(Collected data entries)
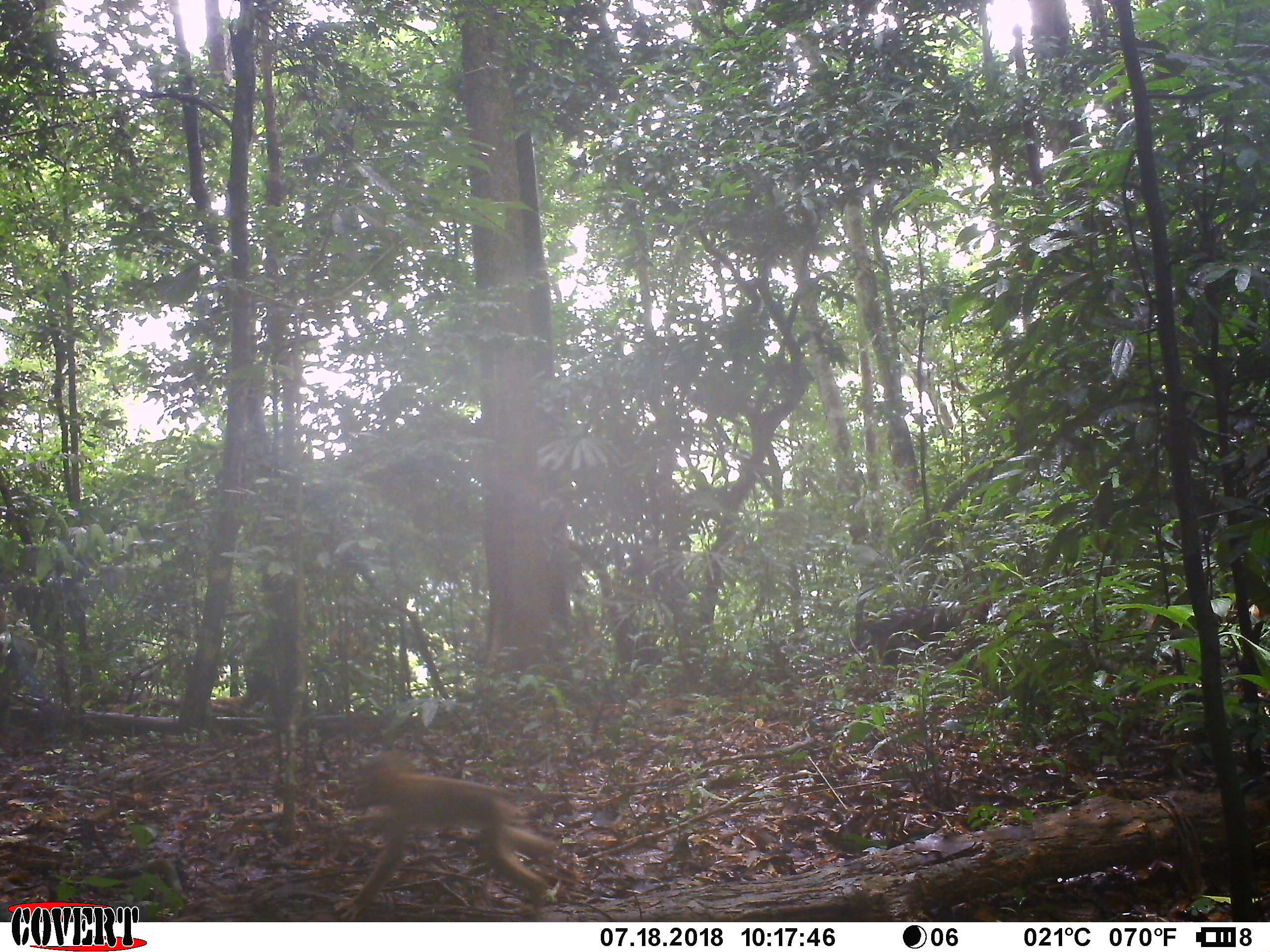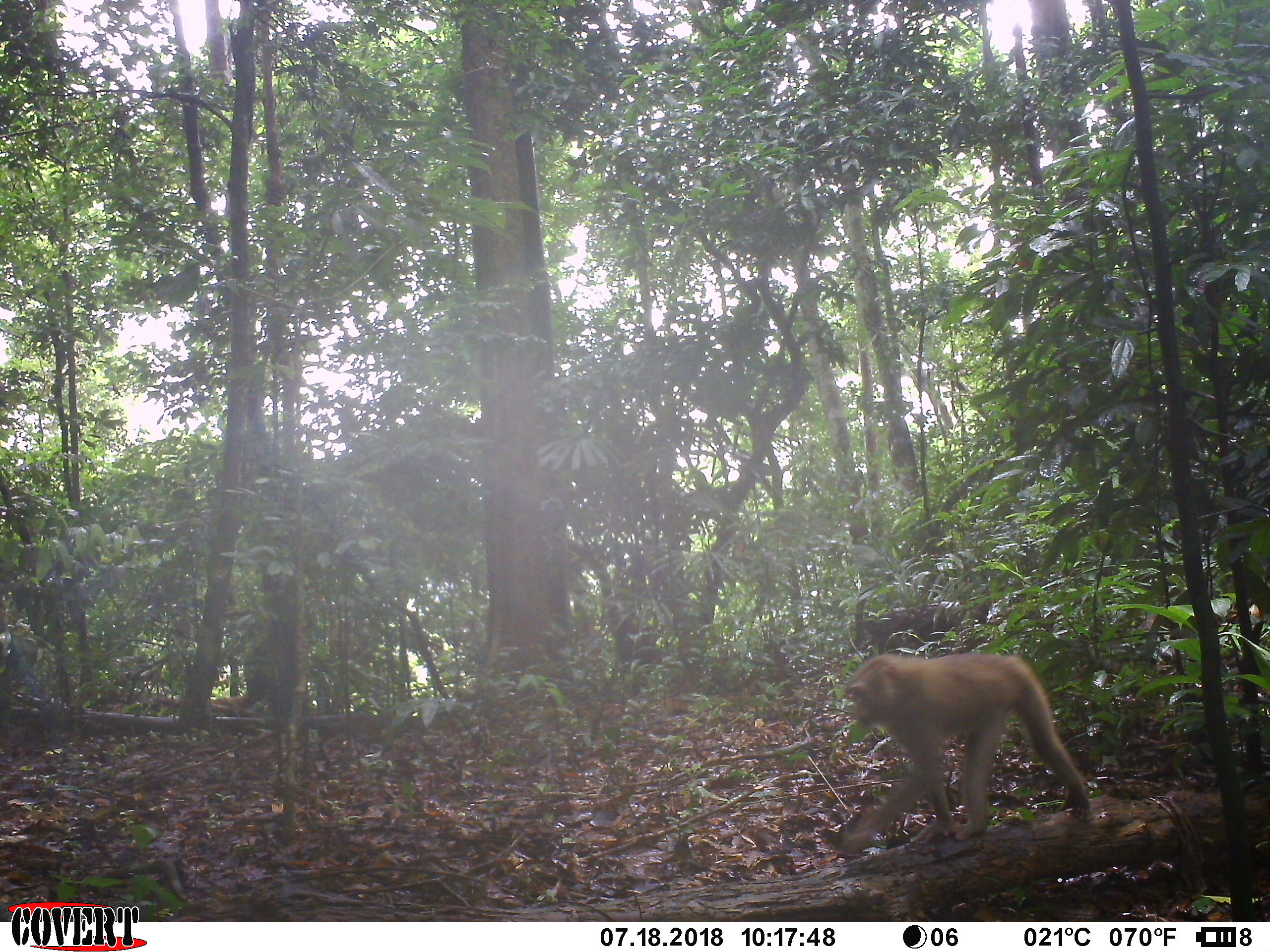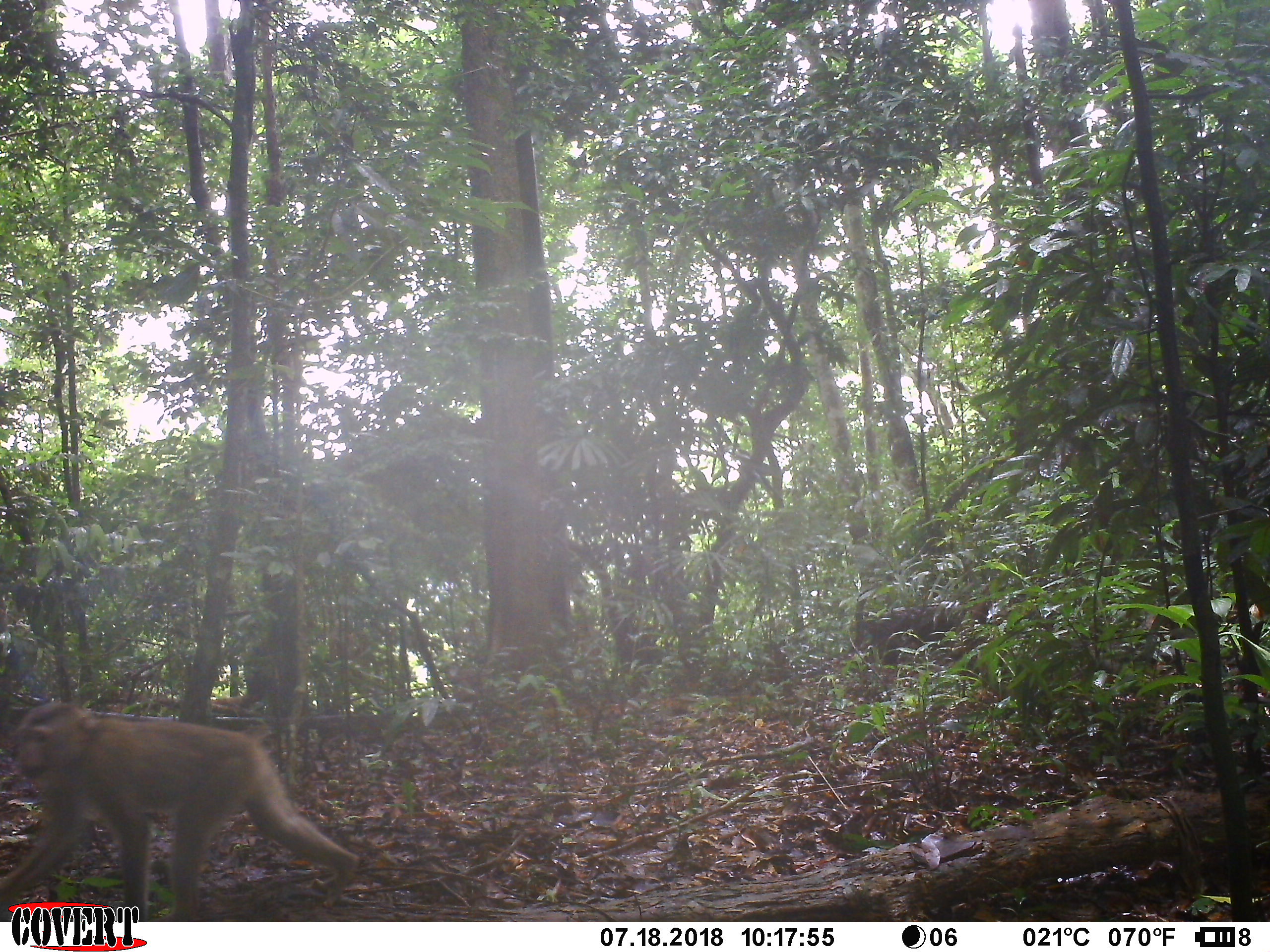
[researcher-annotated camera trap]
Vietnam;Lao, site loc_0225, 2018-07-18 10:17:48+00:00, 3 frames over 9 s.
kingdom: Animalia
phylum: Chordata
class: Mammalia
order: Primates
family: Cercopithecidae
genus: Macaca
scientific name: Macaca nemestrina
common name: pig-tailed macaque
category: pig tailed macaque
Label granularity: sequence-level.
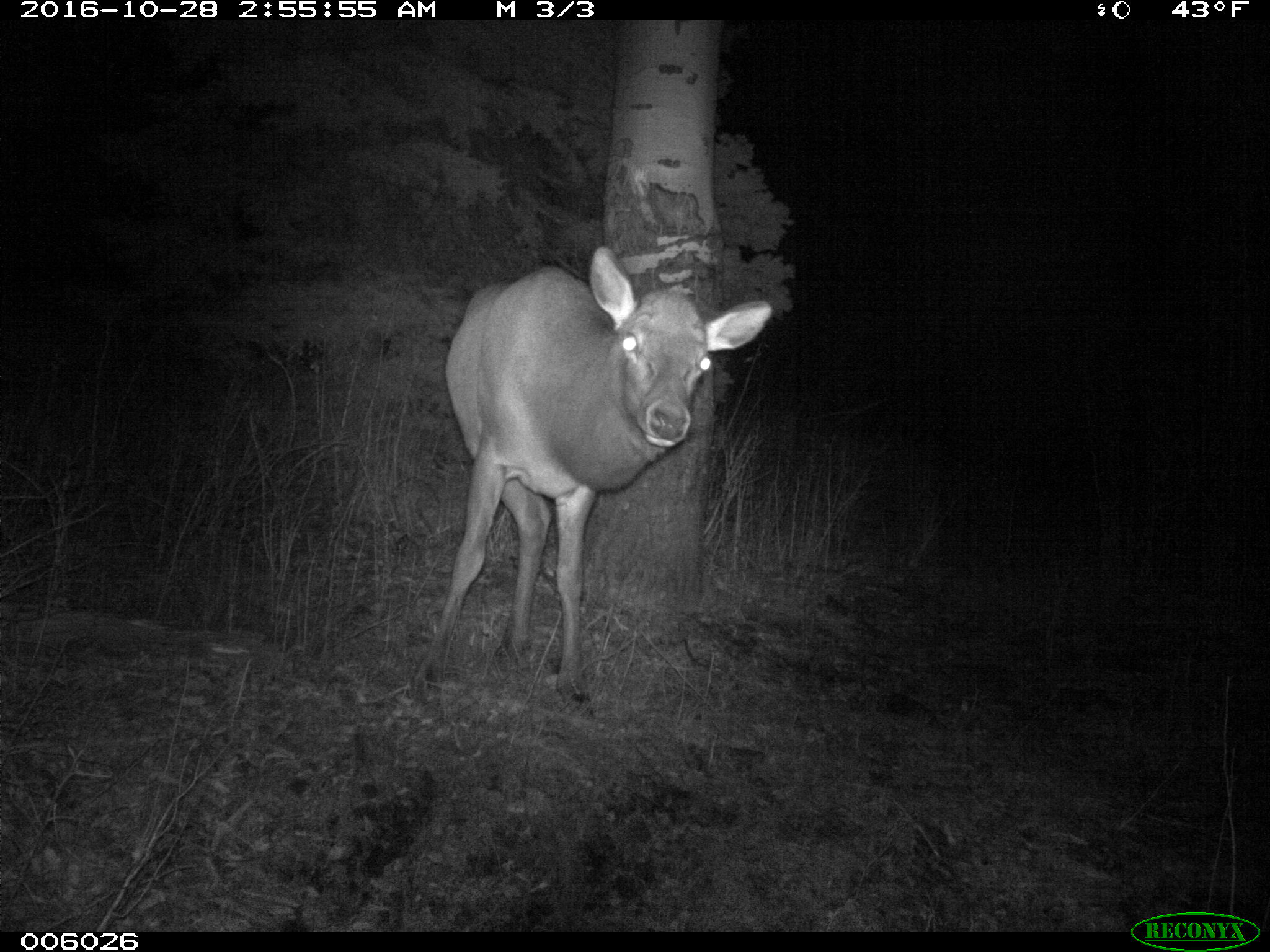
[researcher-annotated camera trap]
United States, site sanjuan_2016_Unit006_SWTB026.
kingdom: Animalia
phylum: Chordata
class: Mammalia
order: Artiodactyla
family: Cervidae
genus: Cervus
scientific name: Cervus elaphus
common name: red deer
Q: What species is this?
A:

# Requirement
Could you retype every record exactly, leaving the pictures out?

# Result for this exercise
[researcher-annotated camera trap]
Vietnam;Lao, site loc_0225, 2018-07-18 10:17:48+00:00, 3 frames over 9 s.
kingdom: Animalia
phylum: Chordata
class: Mammalia
order: Primates
family: Cercopithecidae
genus: Macaca
scientific name: Macaca nemestrina
common name: pig-tailed macaque
category: pig tailed macaque
Label granularity: sequence-level.
[researcher-annotated camera trap]
United States, site sanjuan_2016_Unit006_SWTB026.
kingdom: Animalia
phylum: Chordata
class: Mammalia
order: Artiodactyla
family: Cervidae
genus: Cervus
scientific name: Cervus elaphus
common name: red deer
Q: What species is this?
A:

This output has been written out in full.